Портрет действительно был похож необыкновенно. Когда Гоголь в 1848 году увидит его, он скажет: «Жуковский много постарел с тех пор, как К. П. его написал; но все-таки очень похож на свой портрет.
Теперь оставалось найти покупателя: Энгельгардту нужна не картина — деньги. И тут на помощь приходит еще один друг Пушкина — Михаил Юрьевич Виельгорский. Используя свою близость к царскому двору — он состоял при дворе в должности гофмейстера, — Виельгорский сговаривается с фрейлиной Юлией Федоровной Барановой. Она берет на себя роль учредителя лотереи, в которой и будет разыгран портрет. Женщина умная, добросердечная, с которой, кстати, и Жуковский был дружен, она устраивает все наилучшим образом. На хлопоты ушел почти год. Наступил наконец тот радостный день 28 апреля 1838 года, когда по приглашению Брюллова в мастерскую пришел Сошенко, и художник, в присутствии Жуковского и Виельгорского, вручил ему «форменно сложенную бумагу» — отпускную, засвидетельствованную подписями всех трех «заговорщиков». Радости не было границ… Тогдашнюю атмосферу в мастерской Брюллова сохранил для нас Жуковский. В письмах к Барановой, сопровождаемых рисунками, — Жуковский рисовал очень недурно — он с юмором сообщает: «Это г. Шевченко. Он говорит про себя: хотелось бы мне написать картину, а господин велит мести горницу. У него в одной руке кисть, а в другой помело. И он в большом затруднении». «Это — Брюллов пишет портрет с Жуковского. На обоих лавровые венки. Вдали Шевченко метет горницу. Но это в последний раз». «Жуковский в виде судьбы провозглашает выигрышный билет. В одной руке его карты, в другой отпускная Шевченко. Шевченко вырос от радости и играет на скрипке качучу». «Это Шевченко и Жуковский. Оба кувыркаются от радости».

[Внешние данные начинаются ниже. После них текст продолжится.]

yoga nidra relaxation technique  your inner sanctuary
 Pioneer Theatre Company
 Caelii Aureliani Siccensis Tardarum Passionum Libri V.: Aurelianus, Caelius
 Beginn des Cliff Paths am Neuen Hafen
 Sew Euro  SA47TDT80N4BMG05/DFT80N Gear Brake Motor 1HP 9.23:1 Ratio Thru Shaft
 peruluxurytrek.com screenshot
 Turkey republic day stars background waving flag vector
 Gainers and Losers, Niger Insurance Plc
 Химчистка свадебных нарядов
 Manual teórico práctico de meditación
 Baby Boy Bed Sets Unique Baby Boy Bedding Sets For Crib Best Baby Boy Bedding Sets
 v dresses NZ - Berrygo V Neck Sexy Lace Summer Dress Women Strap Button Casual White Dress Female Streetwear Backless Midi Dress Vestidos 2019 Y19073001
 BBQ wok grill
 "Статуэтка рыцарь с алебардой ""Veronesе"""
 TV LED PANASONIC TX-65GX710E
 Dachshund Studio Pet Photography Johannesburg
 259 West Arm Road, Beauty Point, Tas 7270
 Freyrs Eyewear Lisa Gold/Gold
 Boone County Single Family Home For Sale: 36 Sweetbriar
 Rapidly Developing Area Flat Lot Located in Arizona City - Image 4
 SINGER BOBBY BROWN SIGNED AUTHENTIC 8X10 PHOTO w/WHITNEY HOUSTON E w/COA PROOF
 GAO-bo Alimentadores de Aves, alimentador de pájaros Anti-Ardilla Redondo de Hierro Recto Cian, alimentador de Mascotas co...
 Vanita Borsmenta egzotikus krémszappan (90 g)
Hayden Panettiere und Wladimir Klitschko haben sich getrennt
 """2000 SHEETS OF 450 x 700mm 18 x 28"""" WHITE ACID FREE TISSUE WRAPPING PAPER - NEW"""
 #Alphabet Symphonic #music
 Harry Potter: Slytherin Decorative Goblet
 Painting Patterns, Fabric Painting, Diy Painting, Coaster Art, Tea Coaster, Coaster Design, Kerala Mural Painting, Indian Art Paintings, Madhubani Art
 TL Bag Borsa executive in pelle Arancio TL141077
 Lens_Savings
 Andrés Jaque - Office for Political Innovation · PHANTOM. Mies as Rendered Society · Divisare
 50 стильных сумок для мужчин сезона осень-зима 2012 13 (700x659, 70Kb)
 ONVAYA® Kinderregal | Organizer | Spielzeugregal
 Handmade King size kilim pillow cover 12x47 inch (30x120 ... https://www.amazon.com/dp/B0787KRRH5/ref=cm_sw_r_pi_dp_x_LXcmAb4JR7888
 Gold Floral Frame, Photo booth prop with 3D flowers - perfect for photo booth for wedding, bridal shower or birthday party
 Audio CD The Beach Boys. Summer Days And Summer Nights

Шевченко в автобиографической повести «Художник», где повествование ведется от лица его друга Сошенко, так описывает первый приход к Брюллову: «…часу в десятом утра одел я его снова, отвел к Карлу Павловичу, и как отец любимого сына передает учителю, так я передал его бессмертному нашему Карлу Павловичу Брюллову». По собственному признанию Шевченко, он будет почти безвыходно находиться при Брюллове, уходя на свой чердак только ночевать. Вскоре учитель предложит ему совсем перейти к нему жить.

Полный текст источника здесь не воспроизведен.